Berhasilkah? Yup, tentu. Uang kan bisa bicara. Hanya dengan 300 ribu perak hari itu juga jadilah SIM buat si A, tapi tertera namanya dengan nama sang sepupu (sebutlah M). Kalau dulu kita membuat SIM dengan "menembak" umur, sekarang bahkan dengan KTP orang lain urusan bisa beres meski foto di KTP jelas-jelas beda dengan yang mau membuat SIM. Kata si A; "it was so easy Oom..." ujarnya sambil terkekeh-kekeh.

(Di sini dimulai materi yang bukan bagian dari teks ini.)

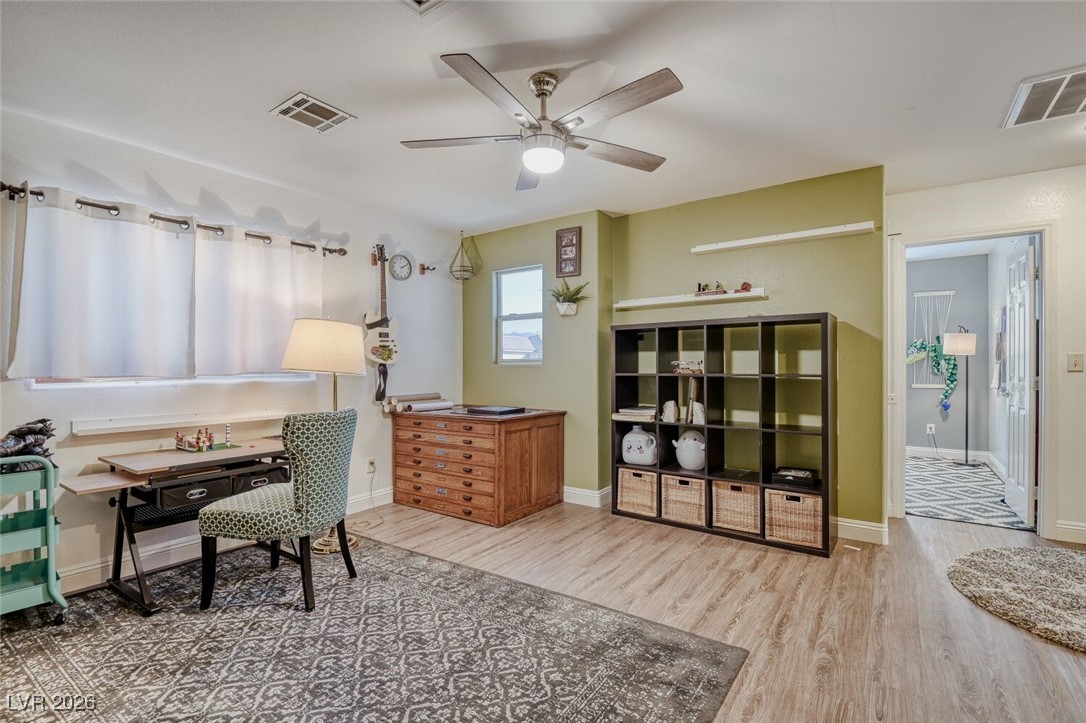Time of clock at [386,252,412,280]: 2:11
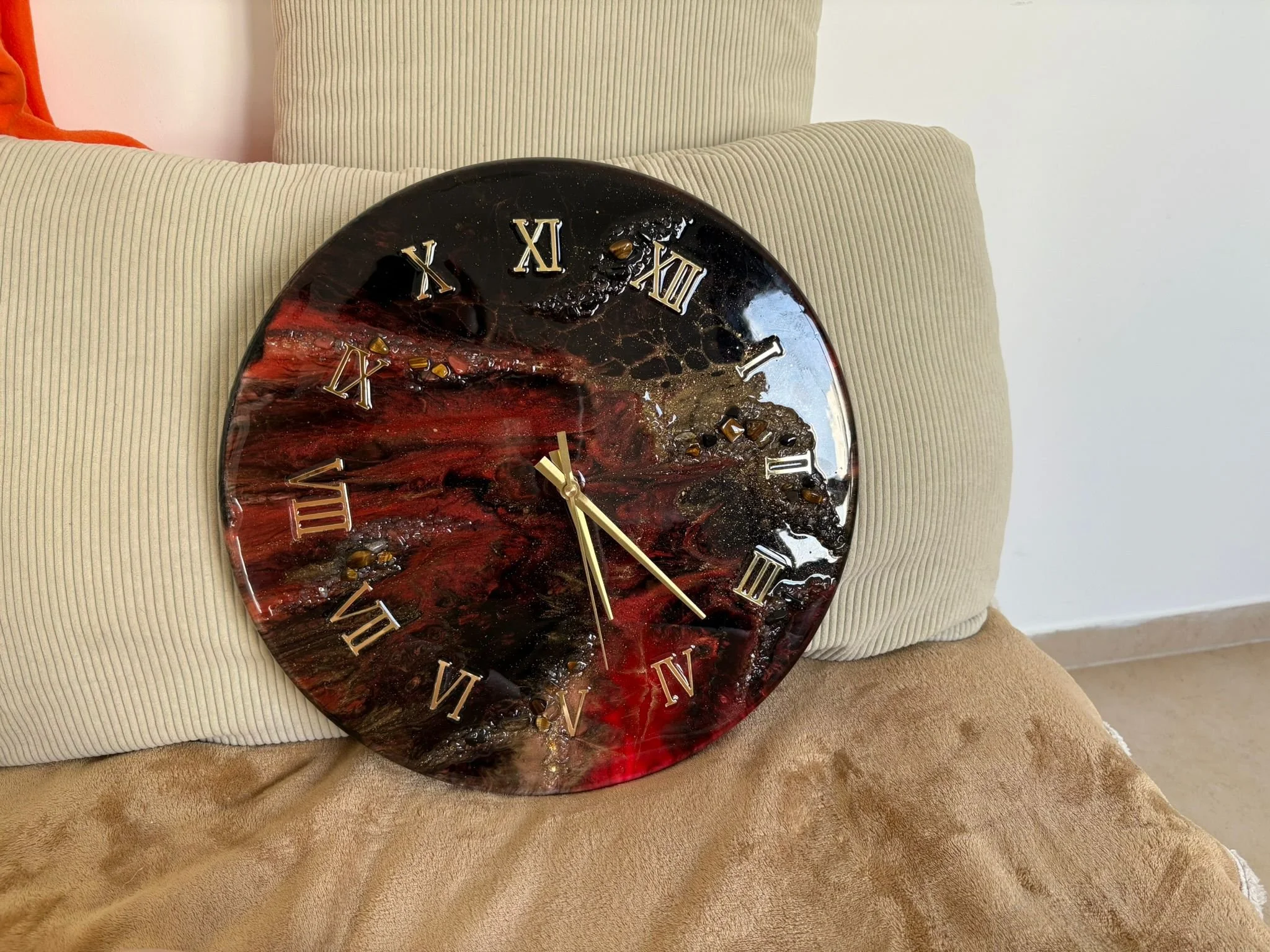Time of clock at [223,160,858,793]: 5:22
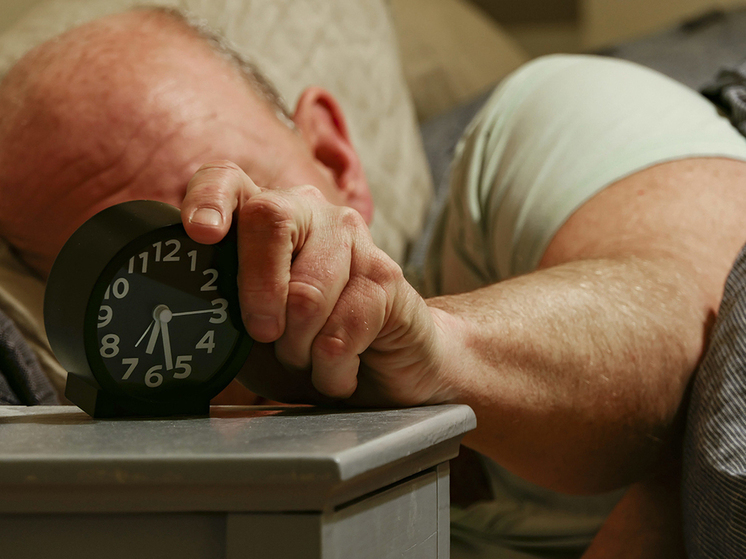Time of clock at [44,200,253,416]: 6:27
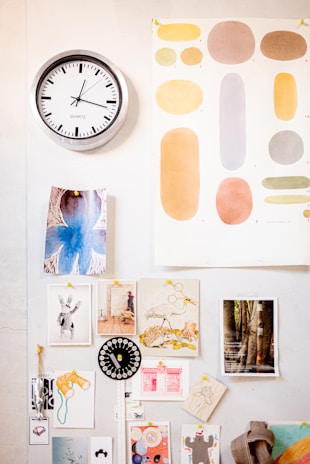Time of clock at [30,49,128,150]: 12:16
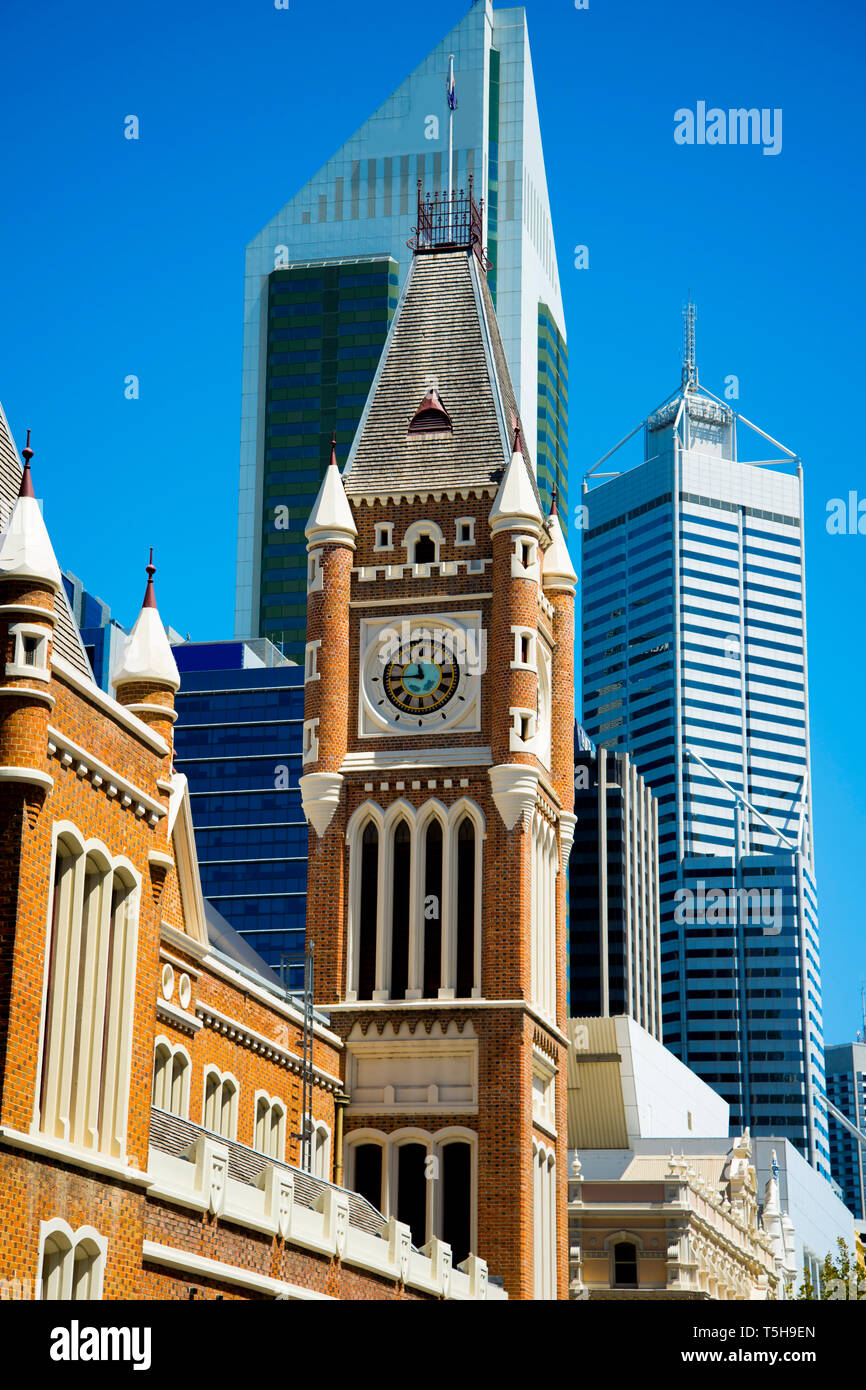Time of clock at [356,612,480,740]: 11:45
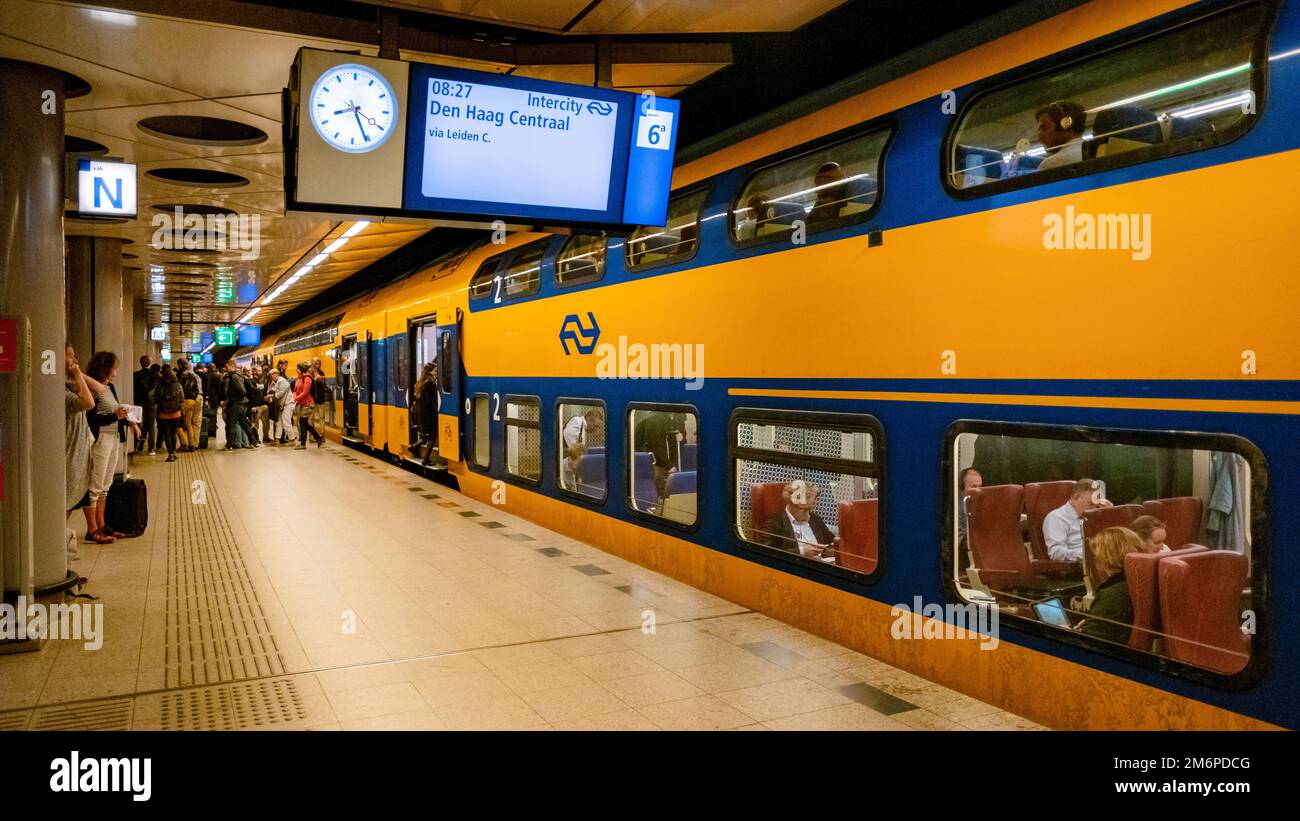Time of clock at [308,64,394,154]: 8:25
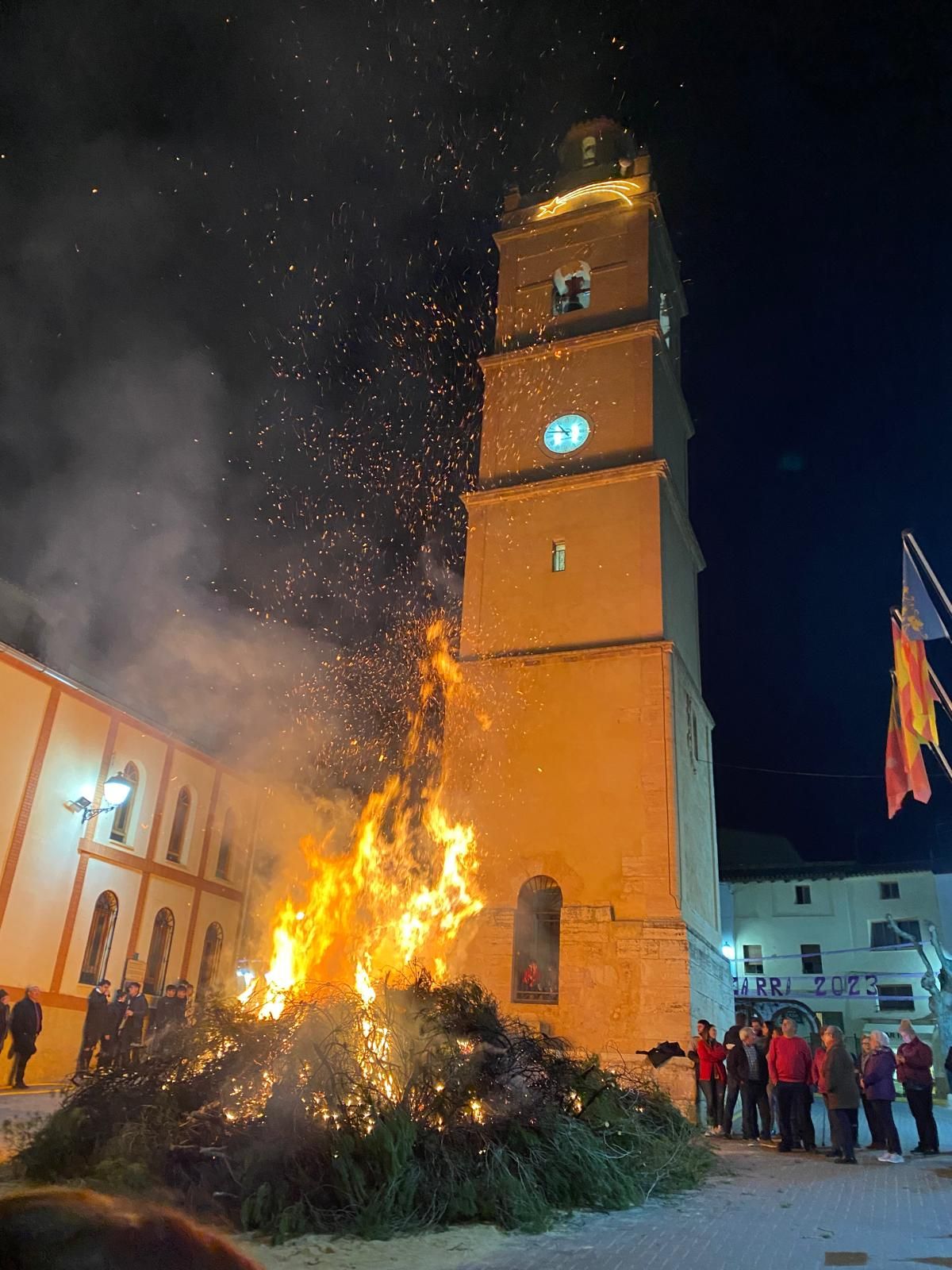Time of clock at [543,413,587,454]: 10:47
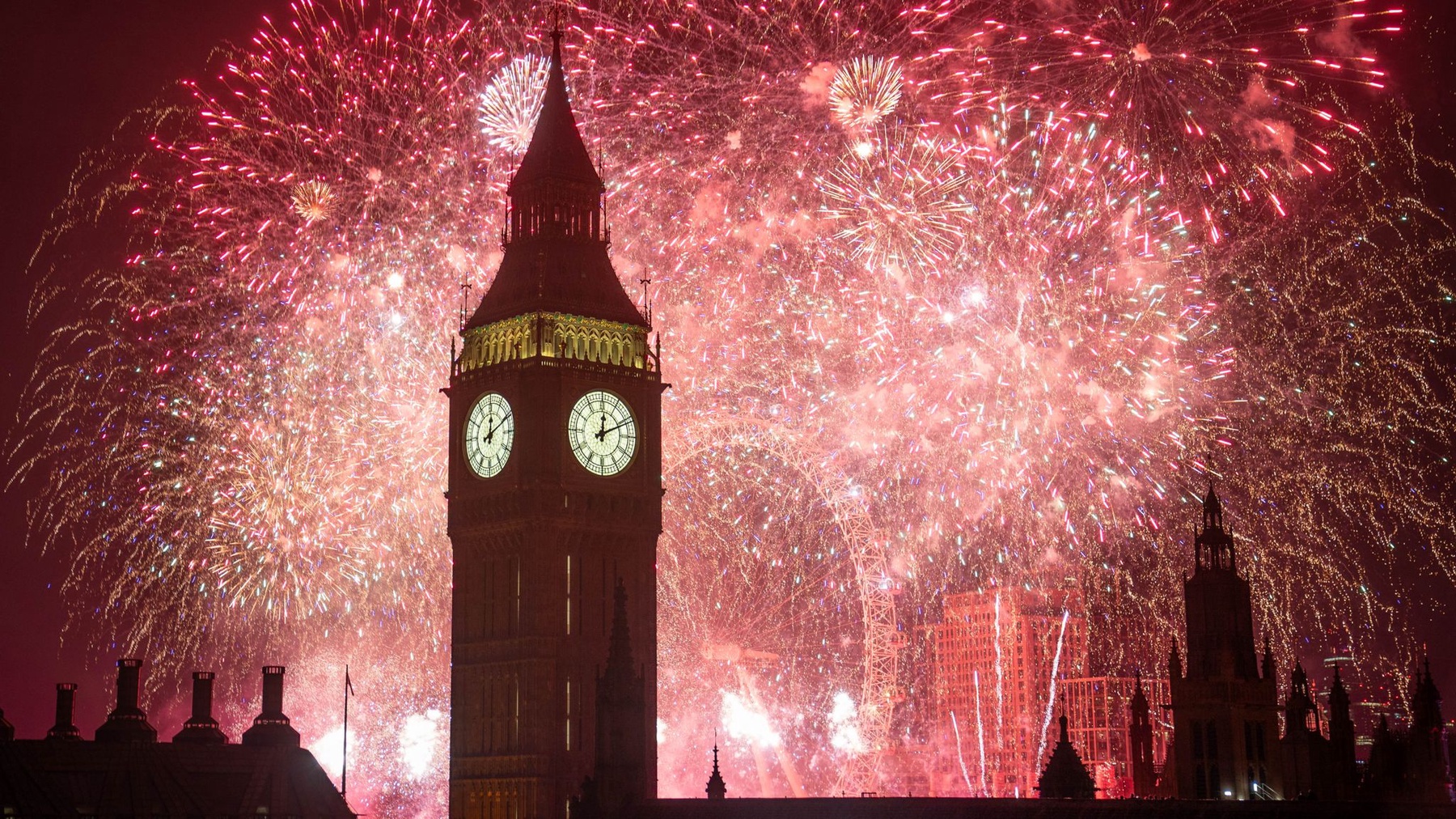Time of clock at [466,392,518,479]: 12:10
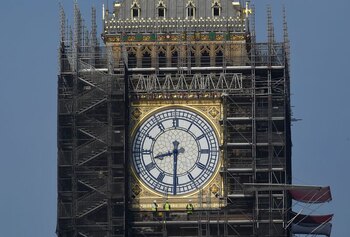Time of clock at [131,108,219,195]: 8:30
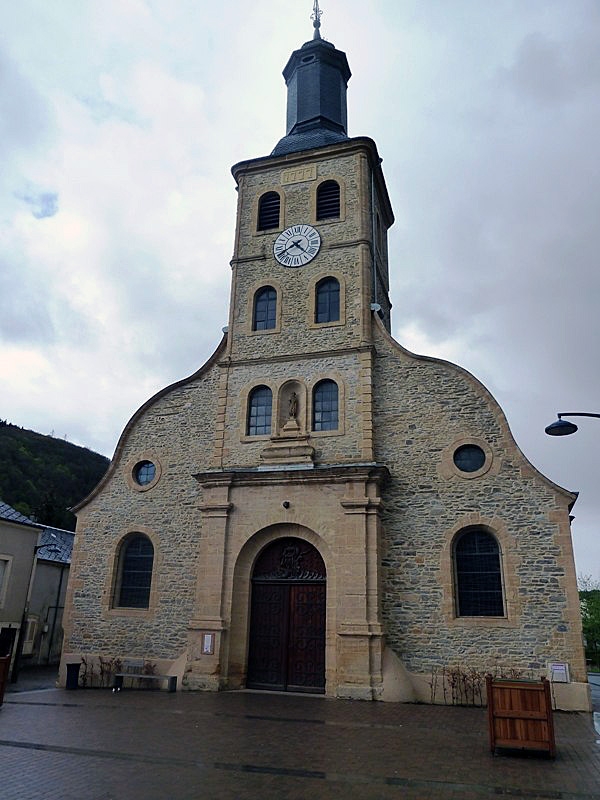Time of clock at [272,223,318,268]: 4:39
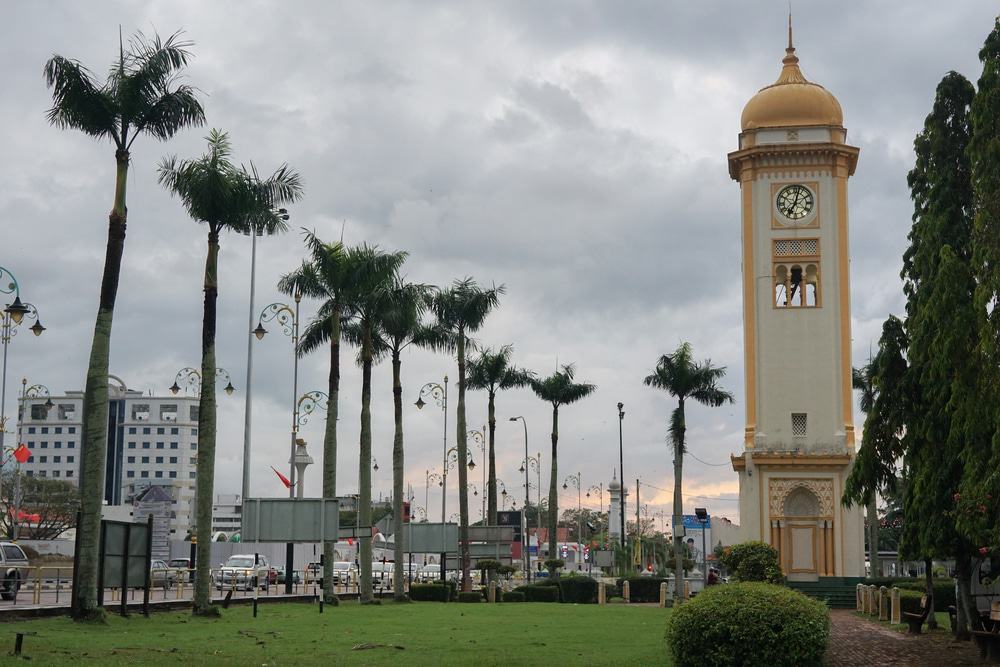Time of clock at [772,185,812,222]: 7:02
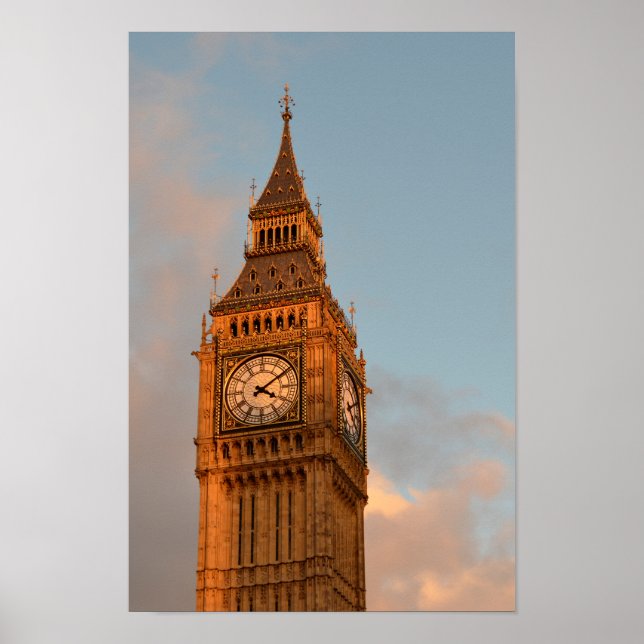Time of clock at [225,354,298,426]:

Pada saat si A bercerita itu beberapa hari sebelumnya saya baru baca di koran laporan Indonesia Transparency, bahwa lembaga terkorup di 2007 di Indonesia ini masih lembaga kepolisian... (klop kan?)

Jumat, 04 Januari 2008

Masihkah Kita Bangsa yang Ramah?

Berkendara di Jakarta 1 - 2 tahun terakhir ini bak suatu perjuangan hidup dan mati. Begitu keluar dari rumah kita seolah bakal menghadapi sebuah pertempuran, baik fisik apalagi batin. Kalau fisik tidak kuat berjam-jam di kendaraan akibatnya badan pegal. Kalau batin yang tak kuat, kolesterol naik, hipertensi meningkat, jantung berdebar, dlsb.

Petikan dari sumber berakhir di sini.